どちらにせよ鳴海彰吾として思考しているのなら、鳴海彰吾としてアルバートの身体から離れる事が出来ない。
夢でないのは確かだ、となると考えられるのは輪廻転生なのか?
嫌々、俺は死んだ覚えは無い!、断じて無い!
ラノベの異世界転移とか転生では死後の世界で神様に会って・・・記憶にないなぁ。
と言って鳴海彰吾の記憶も家族の事はすっぽり抜け落ちているし、数学の知識も四則演算に毛が生えた程度で、いやいや朧気にだがもっと知っていたような・・・
日本人で学校に行っていて歳は18才・・・かな、何処に住んで居たのか人が沢山居て高い建物もあった様だがはっきりしない。
* * * * * * * *
アルバートの記憶では
1時間/60分、1日/24時間、
1週間/6日、1ヶ月/30日、1年/360日
距離は、Km、m、cm
重量は、t、k、g
貨幣単位は・・・
鉄貨100ダーラ・鉄板500ダーラ
銅貨1.000ダーラ・銅板5.000ダーラ
銀貨10.000ダーラ・銀板50.000ダーラ
金貨100.000ダーラ・金板500.000ダーラ
白金貨1000.000ダーラ
鉄貨100ダーラは日本の百円程度と思われるが、後は知らない。
貨幣は基本丸型で鉄板や銅板等は同等貨幣と比べて縦1.2倍横同寸の角型らしい。
らしいってのは辺境の村の子供で現金を手にする機会が無かったからだ。
100ダーラ以下は無く100ダーラに満たない物は複数の商品で100ダーラにして販売だ。

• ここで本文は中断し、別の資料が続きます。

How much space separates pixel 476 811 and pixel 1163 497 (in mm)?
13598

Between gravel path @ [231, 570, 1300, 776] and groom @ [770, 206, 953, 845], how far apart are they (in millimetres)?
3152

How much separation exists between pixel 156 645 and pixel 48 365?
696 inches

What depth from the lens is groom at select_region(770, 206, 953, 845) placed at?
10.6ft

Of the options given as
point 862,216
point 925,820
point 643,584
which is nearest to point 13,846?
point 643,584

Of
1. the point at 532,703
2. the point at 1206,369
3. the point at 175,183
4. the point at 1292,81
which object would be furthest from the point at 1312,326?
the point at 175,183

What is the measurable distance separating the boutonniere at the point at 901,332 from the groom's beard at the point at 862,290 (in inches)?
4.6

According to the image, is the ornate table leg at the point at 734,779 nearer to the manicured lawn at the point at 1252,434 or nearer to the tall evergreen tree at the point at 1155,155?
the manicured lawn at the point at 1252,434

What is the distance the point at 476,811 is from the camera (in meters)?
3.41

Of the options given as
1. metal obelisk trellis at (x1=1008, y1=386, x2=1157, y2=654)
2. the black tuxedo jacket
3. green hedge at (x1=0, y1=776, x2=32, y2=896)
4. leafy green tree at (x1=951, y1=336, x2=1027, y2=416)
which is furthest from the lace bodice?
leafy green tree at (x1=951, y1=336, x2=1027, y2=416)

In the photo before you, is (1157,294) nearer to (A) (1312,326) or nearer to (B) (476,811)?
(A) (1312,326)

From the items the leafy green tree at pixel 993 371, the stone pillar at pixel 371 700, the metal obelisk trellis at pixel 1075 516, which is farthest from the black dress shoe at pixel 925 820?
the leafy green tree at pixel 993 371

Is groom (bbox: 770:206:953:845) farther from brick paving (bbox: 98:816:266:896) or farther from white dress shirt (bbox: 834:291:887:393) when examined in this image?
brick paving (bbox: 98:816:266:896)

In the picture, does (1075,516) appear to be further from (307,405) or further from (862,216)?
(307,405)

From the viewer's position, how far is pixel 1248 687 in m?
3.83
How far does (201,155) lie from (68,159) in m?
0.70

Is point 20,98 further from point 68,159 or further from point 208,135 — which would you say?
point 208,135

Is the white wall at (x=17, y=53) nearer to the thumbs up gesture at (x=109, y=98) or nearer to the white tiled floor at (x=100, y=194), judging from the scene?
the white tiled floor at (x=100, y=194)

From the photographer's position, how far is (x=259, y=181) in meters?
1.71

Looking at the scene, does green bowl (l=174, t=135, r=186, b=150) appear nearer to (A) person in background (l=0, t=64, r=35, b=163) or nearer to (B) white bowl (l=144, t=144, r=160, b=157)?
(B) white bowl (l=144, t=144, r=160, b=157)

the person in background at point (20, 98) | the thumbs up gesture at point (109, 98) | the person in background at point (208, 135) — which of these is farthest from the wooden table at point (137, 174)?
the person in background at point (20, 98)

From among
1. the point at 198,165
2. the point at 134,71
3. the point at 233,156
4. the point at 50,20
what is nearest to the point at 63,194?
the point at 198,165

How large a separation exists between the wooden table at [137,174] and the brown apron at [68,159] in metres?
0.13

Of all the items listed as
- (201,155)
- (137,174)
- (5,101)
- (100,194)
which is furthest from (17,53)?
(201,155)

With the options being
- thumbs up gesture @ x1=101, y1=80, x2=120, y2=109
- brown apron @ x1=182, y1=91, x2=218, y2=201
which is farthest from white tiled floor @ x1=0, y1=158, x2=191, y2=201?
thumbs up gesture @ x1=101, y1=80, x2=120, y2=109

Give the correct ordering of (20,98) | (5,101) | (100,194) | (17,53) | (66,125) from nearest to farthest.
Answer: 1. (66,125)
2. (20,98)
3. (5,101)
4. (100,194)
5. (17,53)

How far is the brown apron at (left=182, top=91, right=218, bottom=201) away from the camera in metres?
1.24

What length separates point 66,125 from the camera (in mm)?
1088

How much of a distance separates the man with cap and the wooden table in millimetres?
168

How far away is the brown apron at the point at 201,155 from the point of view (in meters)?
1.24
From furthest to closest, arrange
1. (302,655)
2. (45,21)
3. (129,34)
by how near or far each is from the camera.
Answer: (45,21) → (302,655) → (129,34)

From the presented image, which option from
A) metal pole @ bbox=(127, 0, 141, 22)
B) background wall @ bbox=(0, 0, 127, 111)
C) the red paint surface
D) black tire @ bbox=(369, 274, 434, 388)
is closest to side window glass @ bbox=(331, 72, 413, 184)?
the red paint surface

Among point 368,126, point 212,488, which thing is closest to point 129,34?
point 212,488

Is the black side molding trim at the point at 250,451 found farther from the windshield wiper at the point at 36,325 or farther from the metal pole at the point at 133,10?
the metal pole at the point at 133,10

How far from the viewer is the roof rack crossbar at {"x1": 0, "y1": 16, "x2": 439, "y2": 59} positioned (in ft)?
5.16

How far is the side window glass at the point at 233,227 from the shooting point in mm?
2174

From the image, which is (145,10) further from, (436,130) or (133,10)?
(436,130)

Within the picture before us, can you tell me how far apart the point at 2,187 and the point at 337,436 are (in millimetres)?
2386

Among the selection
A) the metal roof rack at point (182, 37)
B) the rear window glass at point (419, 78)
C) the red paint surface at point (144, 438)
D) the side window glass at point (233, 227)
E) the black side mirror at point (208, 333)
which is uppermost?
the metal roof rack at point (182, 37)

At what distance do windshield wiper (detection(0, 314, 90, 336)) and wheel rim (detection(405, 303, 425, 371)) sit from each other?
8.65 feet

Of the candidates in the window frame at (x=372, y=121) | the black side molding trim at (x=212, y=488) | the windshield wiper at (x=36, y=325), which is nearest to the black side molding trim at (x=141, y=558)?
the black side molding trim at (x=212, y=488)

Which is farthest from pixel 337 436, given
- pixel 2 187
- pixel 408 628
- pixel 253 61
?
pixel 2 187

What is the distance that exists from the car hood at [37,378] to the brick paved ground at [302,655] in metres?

どうも地球からの転生者か転移者が複数居るのでは無いかと疑っている。
取り合えず鳴海彰吾の意識があっても、アルバートの身体でこれから生きて行かなくてはならない。
全てを片付け生活に必要な物を空間収納、ラノベではインベントリって言うのかな、に放り込む。
日々魔力を練り、身体強化に防御結界と雷魔法の練習を続ける。
土魔法は素養があったので、さほど練習しなくても魔力の増大と供に自由に扱えた。
就寝前に全ての魔力を使い切るか、魔力を放出して酷い脱力感をともなって寝るのが日課。
これは元々の魔力の底上げで、いずれこれ以上は無理だと分かるらしい。
そして母の曾祖母が収納魔法が使えたと聞いているので、魔力の増大を続ければ、或いは習得出来るだろうと教えてくれた。
魔法が使えると判ってから3年程してから、身体の側に何か小さな穴の様な物が感じられて母に報告すると、小石を拾いその中に入る様に念じてみろと言われた。
これも日々練習している、とある日ふっと石ころが消えた。
収納魔法を習得出来た瞬間だった。
嬉しくて食器やナイフ等手近な物を入れていたら、すぐに入らなくなりがっかりだった。
母に報告すると必ず寝る前に穴の様なそれに、魔力のありったけを流し込めと言われた。
毎日続けた事で容量は増大し、今では直径5m程の土の球体が数十個は楽に入る。
感覚として、空間収納の中に納めた物が収納全体のどれくらいの容積を使っているのか分かる。
父母の墓に別れ告げて森に入る。
エルクハイムに行き、ハイド男爵に会うにも懐が心許ない。
何せ村長のゴルムやマルセル達捕縛に関する賞金は金貨22枚、その内10枚を堀や塀の跡地に植林する為に村人を使った。
残ったのは金貨12枚と家に有った小銭が少々、物価の基準が違うが日本円にして120万円少々だ。
エルクハイムに行けば、飲食費と宿代で長くは持たないだろうと思われる。
暫くは森で今以上の気配察知の訓練を続け、鑑定の練習がてら薬草採取を頑張らなければならないが、ラノベとは大違い。
知っている薬草なら草を見て薬草名・効能・食用・毒草等と判る。
まぁ分かって当然か。
知らない草花だと食用不可とか不味いとか根や葉が食べられる、または薬草・効能・葉とか花びらや蜜の利用が判る程度の大雑把さだ。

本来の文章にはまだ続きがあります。